» **Extract**:
%%
Source code for sconce.utils

# -*- coding: utf-8 -*-

# Author: Yikun Zhang
# Last Editing: June 26, 2022

# Description: This script contains the utility functions for using our package 
# in practice.

import numpy as np
from numpy import linalg as LA

#================================================================================#

[docs]def cart2sph(x, y, z):
    '''
    Converting the Euclidean coordinate of a data point in R^3 to its Spherical 
    coordinates.
    
    Parameters
    ----------
        x, y, z: floats 
            Euclidean coordinate in R^3 of a data point.
    
    Returns
    ----------
        theta: float
            Longitude (ranging from -180 degree to 180 degree).
        phi: float
            Latitude (ranging from -90 degree to 90 degree).
        r: float 
            Radial distance from the origin to the data point.
    '''
    dxy = np.sqrt(x**2 + y**2)
    r = np.sqrt(dxy**2 + z**2)
    theta = np.arctan2(y, x)
    phi = np.arctan2(z, dxy)
    theta, phi = np.rad2deg([theta, phi])
    return theta, phi, r

[docs]def sph2cart(theta, phi, r=1):
    '''
    Converting the Spherical coordinate of a data point to its Euclidean 
    coordinate in R^3.
%%
» **Source excerpt**:
%%
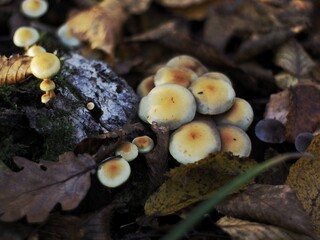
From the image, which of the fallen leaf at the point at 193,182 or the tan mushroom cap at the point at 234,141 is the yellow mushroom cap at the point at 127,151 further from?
the tan mushroom cap at the point at 234,141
%%
» **Stated task**:
Answer these questions about the sconce.utils source code.
(a) What last editing date does the header give?
(b) According to the cart2sph docstring, what range does the latitude phi take?
(c) What default value does sph2cart assign to r?

» **Answer to the exercise**:
(a) June 26, 2022
(b) From -90 degrees to 90 degrees
(c) 1